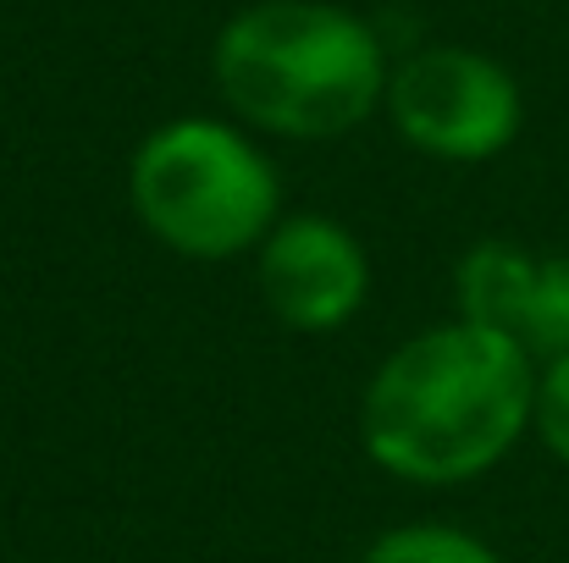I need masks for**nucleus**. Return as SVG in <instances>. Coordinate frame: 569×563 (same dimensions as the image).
<instances>
[{
	"label": "nucleus",
	"instance_id": "nucleus-1",
	"mask_svg": "<svg viewBox=\"0 0 569 563\" xmlns=\"http://www.w3.org/2000/svg\"><path fill=\"white\" fill-rule=\"evenodd\" d=\"M537 360L476 321H442L398 343L360 392V442L409 486L492 475L537 414Z\"/></svg>",
	"mask_w": 569,
	"mask_h": 563
},
{
	"label": "nucleus",
	"instance_id": "nucleus-2",
	"mask_svg": "<svg viewBox=\"0 0 569 563\" xmlns=\"http://www.w3.org/2000/svg\"><path fill=\"white\" fill-rule=\"evenodd\" d=\"M377 28L332 0H254L216 33L210 78L227 111L271 139L355 133L387 94Z\"/></svg>",
	"mask_w": 569,
	"mask_h": 563
},
{
	"label": "nucleus",
	"instance_id": "nucleus-6",
	"mask_svg": "<svg viewBox=\"0 0 569 563\" xmlns=\"http://www.w3.org/2000/svg\"><path fill=\"white\" fill-rule=\"evenodd\" d=\"M453 288L459 321L503 332L537 365L569 354V254H531L526 243L487 238L459 260Z\"/></svg>",
	"mask_w": 569,
	"mask_h": 563
},
{
	"label": "nucleus",
	"instance_id": "nucleus-3",
	"mask_svg": "<svg viewBox=\"0 0 569 563\" xmlns=\"http://www.w3.org/2000/svg\"><path fill=\"white\" fill-rule=\"evenodd\" d=\"M128 204L161 249L210 265L266 243V232L282 221V183L243 128L178 117L133 150Z\"/></svg>",
	"mask_w": 569,
	"mask_h": 563
},
{
	"label": "nucleus",
	"instance_id": "nucleus-4",
	"mask_svg": "<svg viewBox=\"0 0 569 563\" xmlns=\"http://www.w3.org/2000/svg\"><path fill=\"white\" fill-rule=\"evenodd\" d=\"M381 111L409 150L453 167L503 155L526 122L515 72L470 44H426L403 56L387 72Z\"/></svg>",
	"mask_w": 569,
	"mask_h": 563
},
{
	"label": "nucleus",
	"instance_id": "nucleus-5",
	"mask_svg": "<svg viewBox=\"0 0 569 563\" xmlns=\"http://www.w3.org/2000/svg\"><path fill=\"white\" fill-rule=\"evenodd\" d=\"M254 282L266 310L293 332H338L360 315L371 293V260L366 243L316 210L282 215L266 243L254 249Z\"/></svg>",
	"mask_w": 569,
	"mask_h": 563
},
{
	"label": "nucleus",
	"instance_id": "nucleus-7",
	"mask_svg": "<svg viewBox=\"0 0 569 563\" xmlns=\"http://www.w3.org/2000/svg\"><path fill=\"white\" fill-rule=\"evenodd\" d=\"M360 563H503L481 536L459 531V525H392L360 553Z\"/></svg>",
	"mask_w": 569,
	"mask_h": 563
},
{
	"label": "nucleus",
	"instance_id": "nucleus-8",
	"mask_svg": "<svg viewBox=\"0 0 569 563\" xmlns=\"http://www.w3.org/2000/svg\"><path fill=\"white\" fill-rule=\"evenodd\" d=\"M531 431L542 436V448L569 470V354L548 360L537 371V414H531Z\"/></svg>",
	"mask_w": 569,
	"mask_h": 563
}]
</instances>
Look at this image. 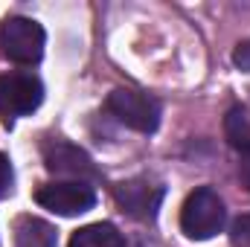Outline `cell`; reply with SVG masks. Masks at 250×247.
Listing matches in <instances>:
<instances>
[{
	"label": "cell",
	"instance_id": "2",
	"mask_svg": "<svg viewBox=\"0 0 250 247\" xmlns=\"http://www.w3.org/2000/svg\"><path fill=\"white\" fill-rule=\"evenodd\" d=\"M44 41V29L32 18H6L0 23V53L15 64L41 62Z\"/></svg>",
	"mask_w": 250,
	"mask_h": 247
},
{
	"label": "cell",
	"instance_id": "1",
	"mask_svg": "<svg viewBox=\"0 0 250 247\" xmlns=\"http://www.w3.org/2000/svg\"><path fill=\"white\" fill-rule=\"evenodd\" d=\"M221 227H224V204H221L218 192H212L209 186L195 189L181 206L184 236L195 239V242H207L215 233H221Z\"/></svg>",
	"mask_w": 250,
	"mask_h": 247
},
{
	"label": "cell",
	"instance_id": "12",
	"mask_svg": "<svg viewBox=\"0 0 250 247\" xmlns=\"http://www.w3.org/2000/svg\"><path fill=\"white\" fill-rule=\"evenodd\" d=\"M233 64H236L239 70L250 73V38H248V41H242V44L233 50Z\"/></svg>",
	"mask_w": 250,
	"mask_h": 247
},
{
	"label": "cell",
	"instance_id": "8",
	"mask_svg": "<svg viewBox=\"0 0 250 247\" xmlns=\"http://www.w3.org/2000/svg\"><path fill=\"white\" fill-rule=\"evenodd\" d=\"M67 247H125V239L114 224L99 221V224H87V227L76 230Z\"/></svg>",
	"mask_w": 250,
	"mask_h": 247
},
{
	"label": "cell",
	"instance_id": "13",
	"mask_svg": "<svg viewBox=\"0 0 250 247\" xmlns=\"http://www.w3.org/2000/svg\"><path fill=\"white\" fill-rule=\"evenodd\" d=\"M9 184H12V169H9V160L0 154V195L9 189Z\"/></svg>",
	"mask_w": 250,
	"mask_h": 247
},
{
	"label": "cell",
	"instance_id": "4",
	"mask_svg": "<svg viewBox=\"0 0 250 247\" xmlns=\"http://www.w3.org/2000/svg\"><path fill=\"white\" fill-rule=\"evenodd\" d=\"M44 102V84L32 73H3L0 76V114L6 120L26 117Z\"/></svg>",
	"mask_w": 250,
	"mask_h": 247
},
{
	"label": "cell",
	"instance_id": "5",
	"mask_svg": "<svg viewBox=\"0 0 250 247\" xmlns=\"http://www.w3.org/2000/svg\"><path fill=\"white\" fill-rule=\"evenodd\" d=\"M35 201L56 215H82L96 204V195H93V186L82 181H56V184L38 186Z\"/></svg>",
	"mask_w": 250,
	"mask_h": 247
},
{
	"label": "cell",
	"instance_id": "7",
	"mask_svg": "<svg viewBox=\"0 0 250 247\" xmlns=\"http://www.w3.org/2000/svg\"><path fill=\"white\" fill-rule=\"evenodd\" d=\"M114 195H117V204L123 206L128 215H134V218H151L157 212V206H160L163 189L137 178V181L120 184L114 189Z\"/></svg>",
	"mask_w": 250,
	"mask_h": 247
},
{
	"label": "cell",
	"instance_id": "10",
	"mask_svg": "<svg viewBox=\"0 0 250 247\" xmlns=\"http://www.w3.org/2000/svg\"><path fill=\"white\" fill-rule=\"evenodd\" d=\"M224 134L230 140L233 148L239 151H250V108H233L224 117Z\"/></svg>",
	"mask_w": 250,
	"mask_h": 247
},
{
	"label": "cell",
	"instance_id": "6",
	"mask_svg": "<svg viewBox=\"0 0 250 247\" xmlns=\"http://www.w3.org/2000/svg\"><path fill=\"white\" fill-rule=\"evenodd\" d=\"M44 163L53 175L67 178V181H82L84 184L87 178H96V169H93L90 157L73 143H62V140L50 143L44 148Z\"/></svg>",
	"mask_w": 250,
	"mask_h": 247
},
{
	"label": "cell",
	"instance_id": "3",
	"mask_svg": "<svg viewBox=\"0 0 250 247\" xmlns=\"http://www.w3.org/2000/svg\"><path fill=\"white\" fill-rule=\"evenodd\" d=\"M108 111L123 125L134 128V131H143V134H151L160 125V105L140 90H128V87L111 90Z\"/></svg>",
	"mask_w": 250,
	"mask_h": 247
},
{
	"label": "cell",
	"instance_id": "14",
	"mask_svg": "<svg viewBox=\"0 0 250 247\" xmlns=\"http://www.w3.org/2000/svg\"><path fill=\"white\" fill-rule=\"evenodd\" d=\"M242 178L250 186V151H245V157H242Z\"/></svg>",
	"mask_w": 250,
	"mask_h": 247
},
{
	"label": "cell",
	"instance_id": "9",
	"mask_svg": "<svg viewBox=\"0 0 250 247\" xmlns=\"http://www.w3.org/2000/svg\"><path fill=\"white\" fill-rule=\"evenodd\" d=\"M15 242L18 247H56V230L32 215H23L15 227Z\"/></svg>",
	"mask_w": 250,
	"mask_h": 247
},
{
	"label": "cell",
	"instance_id": "11",
	"mask_svg": "<svg viewBox=\"0 0 250 247\" xmlns=\"http://www.w3.org/2000/svg\"><path fill=\"white\" fill-rule=\"evenodd\" d=\"M230 242L236 247H250V215H239L230 227Z\"/></svg>",
	"mask_w": 250,
	"mask_h": 247
}]
</instances>
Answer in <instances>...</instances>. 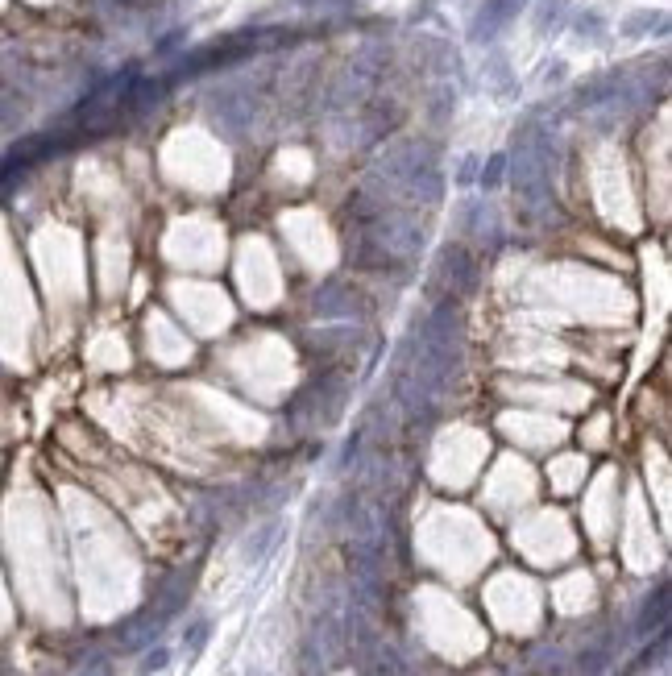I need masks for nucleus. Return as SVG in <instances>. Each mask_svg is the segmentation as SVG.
Listing matches in <instances>:
<instances>
[{"label":"nucleus","instance_id":"obj_10","mask_svg":"<svg viewBox=\"0 0 672 676\" xmlns=\"http://www.w3.org/2000/svg\"><path fill=\"white\" fill-rule=\"evenodd\" d=\"M25 117V96L17 83L9 79H0V125H17Z\"/></svg>","mask_w":672,"mask_h":676},{"label":"nucleus","instance_id":"obj_5","mask_svg":"<svg viewBox=\"0 0 672 676\" xmlns=\"http://www.w3.org/2000/svg\"><path fill=\"white\" fill-rule=\"evenodd\" d=\"M523 5H527V0H486V5L473 13V21H469V42L490 46V42L519 17Z\"/></svg>","mask_w":672,"mask_h":676},{"label":"nucleus","instance_id":"obj_7","mask_svg":"<svg viewBox=\"0 0 672 676\" xmlns=\"http://www.w3.org/2000/svg\"><path fill=\"white\" fill-rule=\"evenodd\" d=\"M569 13H573V0H536V9H531L536 34L540 38H556L569 25Z\"/></svg>","mask_w":672,"mask_h":676},{"label":"nucleus","instance_id":"obj_11","mask_svg":"<svg viewBox=\"0 0 672 676\" xmlns=\"http://www.w3.org/2000/svg\"><path fill=\"white\" fill-rule=\"evenodd\" d=\"M502 179H507V154H490V162L482 166V175H478V187L494 191V187H502Z\"/></svg>","mask_w":672,"mask_h":676},{"label":"nucleus","instance_id":"obj_1","mask_svg":"<svg viewBox=\"0 0 672 676\" xmlns=\"http://www.w3.org/2000/svg\"><path fill=\"white\" fill-rule=\"evenodd\" d=\"M366 299H361L357 287L349 283H324L312 291V316L328 320V324H353V320H366Z\"/></svg>","mask_w":672,"mask_h":676},{"label":"nucleus","instance_id":"obj_8","mask_svg":"<svg viewBox=\"0 0 672 676\" xmlns=\"http://www.w3.org/2000/svg\"><path fill=\"white\" fill-rule=\"evenodd\" d=\"M664 623H668V589L656 585V594H648V598H643V606H639L635 631H639V635H652V627L664 631Z\"/></svg>","mask_w":672,"mask_h":676},{"label":"nucleus","instance_id":"obj_9","mask_svg":"<svg viewBox=\"0 0 672 676\" xmlns=\"http://www.w3.org/2000/svg\"><path fill=\"white\" fill-rule=\"evenodd\" d=\"M573 34H577L581 42L598 46V42H606V38H610V21H606L598 9H585V13H577V17H573Z\"/></svg>","mask_w":672,"mask_h":676},{"label":"nucleus","instance_id":"obj_12","mask_svg":"<svg viewBox=\"0 0 672 676\" xmlns=\"http://www.w3.org/2000/svg\"><path fill=\"white\" fill-rule=\"evenodd\" d=\"M166 664H171V652H166V647H150V652L142 656V664H137V672L150 676V672H162Z\"/></svg>","mask_w":672,"mask_h":676},{"label":"nucleus","instance_id":"obj_4","mask_svg":"<svg viewBox=\"0 0 672 676\" xmlns=\"http://www.w3.org/2000/svg\"><path fill=\"white\" fill-rule=\"evenodd\" d=\"M457 216H461V233H465L469 241L486 245L490 253L502 249V216H498L494 204H486V200H465V204L457 208Z\"/></svg>","mask_w":672,"mask_h":676},{"label":"nucleus","instance_id":"obj_13","mask_svg":"<svg viewBox=\"0 0 672 676\" xmlns=\"http://www.w3.org/2000/svg\"><path fill=\"white\" fill-rule=\"evenodd\" d=\"M208 631H212V627L204 623V618H200V623H191V631L183 635V647H187V652H200V647L208 643Z\"/></svg>","mask_w":672,"mask_h":676},{"label":"nucleus","instance_id":"obj_14","mask_svg":"<svg viewBox=\"0 0 672 676\" xmlns=\"http://www.w3.org/2000/svg\"><path fill=\"white\" fill-rule=\"evenodd\" d=\"M473 171H478V162H473V158H469V162L461 166V175H457V179H461V183H469V179H473Z\"/></svg>","mask_w":672,"mask_h":676},{"label":"nucleus","instance_id":"obj_3","mask_svg":"<svg viewBox=\"0 0 672 676\" xmlns=\"http://www.w3.org/2000/svg\"><path fill=\"white\" fill-rule=\"evenodd\" d=\"M473 283H478V262H473V253L465 245H448L432 266V287H444L448 295H453V291H469Z\"/></svg>","mask_w":672,"mask_h":676},{"label":"nucleus","instance_id":"obj_2","mask_svg":"<svg viewBox=\"0 0 672 676\" xmlns=\"http://www.w3.org/2000/svg\"><path fill=\"white\" fill-rule=\"evenodd\" d=\"M254 117H258V100L249 88H224V92L212 96V121L229 137L245 133L249 125H254Z\"/></svg>","mask_w":672,"mask_h":676},{"label":"nucleus","instance_id":"obj_6","mask_svg":"<svg viewBox=\"0 0 672 676\" xmlns=\"http://www.w3.org/2000/svg\"><path fill=\"white\" fill-rule=\"evenodd\" d=\"M652 34H668V17L664 9H635L619 21V38L639 42V38H652Z\"/></svg>","mask_w":672,"mask_h":676}]
</instances>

______________________________

**Given exercise**
Format the lines of the listing above, starting at its first line and ending at the line that contains "28L332 0H254L216 33L210", as a Markdown table with the columns Row and Line, skipping any blank lines. Leave the pictures out of the table.

**Exercise output**
| Row | Line |
|---|---|
| 1 | I need masks for**nucleus**. Return as SVG in <instances>. Coordinate frame: 569×563 (same dimensions as the image). |
| 2 | <instances> |
| 3 | [{ |
| 4 | 	"label": "nucleus", |
| 5 | 	"instance_id": "nucleus-1", |
| 6 | 	"mask_svg": "<svg viewBox=\"0 0 569 563\" xmlns=\"http://www.w3.org/2000/svg\"><path fill=\"white\" fill-rule=\"evenodd\" d=\"M537 360L476 321H442L398 343L360 392V442L409 486L492 475L537 414Z\"/></svg>", |
| 7 | 	"mask_w": 569, |
| 8 | 	"mask_h": 563 |
| 9 | }, |
| 10 | { |
| 11 | 	"label": "nucleus", |
| 12 | 	"instance_id": "nucleus-2", |
| 13 | 	"mask_svg": "<svg viewBox=\"0 0 569 563\" xmlns=\"http://www.w3.org/2000/svg\"><path fill=\"white\" fill-rule=\"evenodd\" d=\"M377 28L332 0H254L216 33L210 78L227 111L271 139L355 133L387 94Z\"/></svg>", |